I am not quite sure how my dream of law began, but I am sure that my parents never steered me in that direction. I remember well the night I passed the bar exam. There was some ritual in 1980 that you could not find out until a Friday night after midnight when the results were posted at the Supreme Court building in Jefferson City. You could drive to Jefferson City, call to find out, or you could have a good friend who lived there and have him check and call you with the results; that is what I did.


I remember my dad’s tears as we met in the hallway of the home I now occupy. It was a very proud moment for him and me. It has now been almost 40 years since that moment occurred, and I remember it like it happened yesterday.


As it turns out, I was not the first lawyer in the family. I never knew that until after my father passed away 14 years ago. My great-grandfather was a lawyer in Fort Smith, Arkansas. I don’t recall my father ever discussing my great-grandfather. That is probably because he never knew him. My dad was born in 1923, and his grandfather passed away 11 years before in 1912. My dad and I had something in common as my grandfather, my dad’s father, passed away eight years before I was born.


My great-grandfather, William Dayton Buckley, was apparently a prominent lawyer in Fort Smith. He was born in Poteau, Oklahoma, about 35 miles southwest of Forth Smith. My grandfather and my father were also born in Poteau. I have never been to Fort Smith or Poteau, but I think a family road trip is being planned to visit the area. There is a William Buckley currently practicing in Fort Smith, but I don’t know if he is related. We will find out. He practices in the same area of the law that I do.


I have become interested in the genealogy of my family, surely a sign that I am getting older. The Ancestry,com website is a gold mine of information, and I have discovered all kinds of things about my family on this website. There are multiple pictures of my father’s grandmother, who was a beautiful woman. She must have liked to be photographed because there are many pictures of her on the website. My favorite picture is one of her, her husband, my grandfather and my great aunt in the living room of their home. It must have been taken in the early years of the 20th century as my grandfather appears to be about 12 years old. There is another of my great-great grandfather with my grandfather and great-grandmother on the front porch of some house with two bicycles and a dog. My grandfather was a captain in the army during World War I and there is a photograph of him in his military uniform facing his mother.

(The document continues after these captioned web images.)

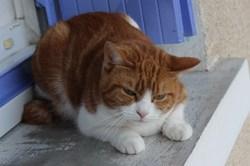 Artémis, chat Gouttière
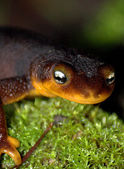 Close up view of a fire salamander in the nature. — Stock Photo
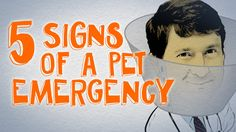 5 signs your dog or cat is having an emergency - Respiratory & Digestive edition on Cone of Shame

It appears that William D. Buckley’s brother was also a lawyer in Springfield, but I don’t know much about him at this point.


My great-grandmother did not die until 1965, but my dad never talked about her. I think she was very close to her daughter, who had the same first name – Gertrude. Aunt Gertrude lived in Tyler, Texas, but had ties to Boonville, which is where she is buried. We had regular contact with Aunt Gertrude until she died in 1966 two months shy of her 101st birthday. I wish I had thought to inquire about our family history before she passed away. I am sure that she had stories to tell about her father. I plan to write about her in a future column as she was an amazing woman who did amazing things.


What I do know about William D. Buckley is that he was a graduate of William Jewell College, served one term in the Arkansas legislature and was apparently prosecutor of Sebastian County, Arkansas as I found a newspaper report of a murder trial in Fort Smith that he was trying the year before he died.


I have not been able to find anything about my dad’s other grandfather as my grandmother never mentioned him. I have heard that they were not close, but I don’t know why. I understand he may have been a lawyer too, but I have some more digging to do.


Genealogy is fun. My only advice: Sit down now with your parents and grandparents, aunts and uncles, and others and learn as much as you can about your family history. I would also strongly suggest that you identify family photographs, so you know who is depicted. We have no idea who the people are in many of our photographs.


I don’t know if there is such a thing as lawyer genes, but if there are, I think I have them.